Tokyo’s exclusive Koganei Country Club retained its status of having the most expensive membership fee: 400 million yen, or about $2.5 million. That was the trading price, meaning somebody is still buying at about that level.

The Japanese madness for gorufu may differ in kind from, say, the 17th-Century Dutch mania for tulip bulbs. Golf club memberships are rooted in tangible assets of land, which without a doubt is the most scarce and precious commodity on these overcrowded islands.

And even if there are convincing arguments that Tokyo stocks are overvalued, it would be hard to establish that they have no value.
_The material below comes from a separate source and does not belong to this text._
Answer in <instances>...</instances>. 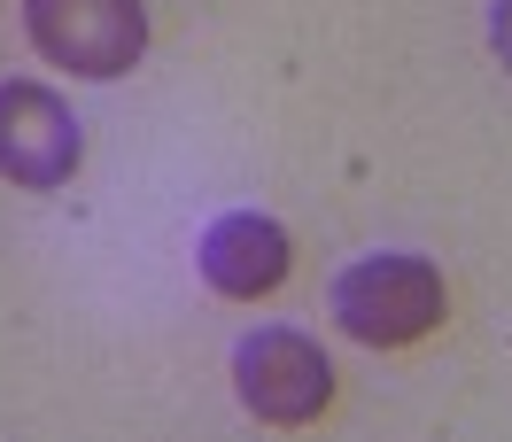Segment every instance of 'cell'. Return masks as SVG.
Returning <instances> with one entry per match:
<instances>
[{"mask_svg": "<svg viewBox=\"0 0 512 442\" xmlns=\"http://www.w3.org/2000/svg\"><path fill=\"white\" fill-rule=\"evenodd\" d=\"M443 318H450V287L427 256H404V249L357 256L350 272L334 280V326L365 349H412Z\"/></svg>", "mask_w": 512, "mask_h": 442, "instance_id": "1", "label": "cell"}, {"mask_svg": "<svg viewBox=\"0 0 512 442\" xmlns=\"http://www.w3.org/2000/svg\"><path fill=\"white\" fill-rule=\"evenodd\" d=\"M334 388H342L334 357L311 334H295V326H256L233 349V396L264 427H311V419H326Z\"/></svg>", "mask_w": 512, "mask_h": 442, "instance_id": "2", "label": "cell"}, {"mask_svg": "<svg viewBox=\"0 0 512 442\" xmlns=\"http://www.w3.org/2000/svg\"><path fill=\"white\" fill-rule=\"evenodd\" d=\"M24 32L70 78H125L148 55V0H24Z\"/></svg>", "mask_w": 512, "mask_h": 442, "instance_id": "3", "label": "cell"}, {"mask_svg": "<svg viewBox=\"0 0 512 442\" xmlns=\"http://www.w3.org/2000/svg\"><path fill=\"white\" fill-rule=\"evenodd\" d=\"M78 163H86V132L70 117V101L47 94L39 78H8L0 86V179L55 194L78 179Z\"/></svg>", "mask_w": 512, "mask_h": 442, "instance_id": "4", "label": "cell"}, {"mask_svg": "<svg viewBox=\"0 0 512 442\" xmlns=\"http://www.w3.org/2000/svg\"><path fill=\"white\" fill-rule=\"evenodd\" d=\"M202 280L218 287L225 303H264V295H280L295 272V241L280 218H264V210H233L202 233Z\"/></svg>", "mask_w": 512, "mask_h": 442, "instance_id": "5", "label": "cell"}, {"mask_svg": "<svg viewBox=\"0 0 512 442\" xmlns=\"http://www.w3.org/2000/svg\"><path fill=\"white\" fill-rule=\"evenodd\" d=\"M489 47H497L505 70H512V0H489Z\"/></svg>", "mask_w": 512, "mask_h": 442, "instance_id": "6", "label": "cell"}]
</instances>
Classic financial “bubbles”--like the ones associated with “Tulipmania,” or Florida swampland in 1929, or with Britain’s South Sea Co. in the early 18th Century--burst when the delusion of speculative psychology snapped and underlying assets proved to be worthless.

But Japanese companies, even bankrupt ones, would always be sitting on fortunes in real estate. The stock market may be a delusion of colossal proportions, but no one here is seriously thinking about a crash in the land market. Not yet, anyway.

“The bubble in the equity market is broken, or at least it’s spilling a lot of air,” said James E. Russell, a senior analyst with Merrill Lynch in Tokyo. “The question now is whether the real estate bubble is next, and whether this might all spill over into other global financial markets.”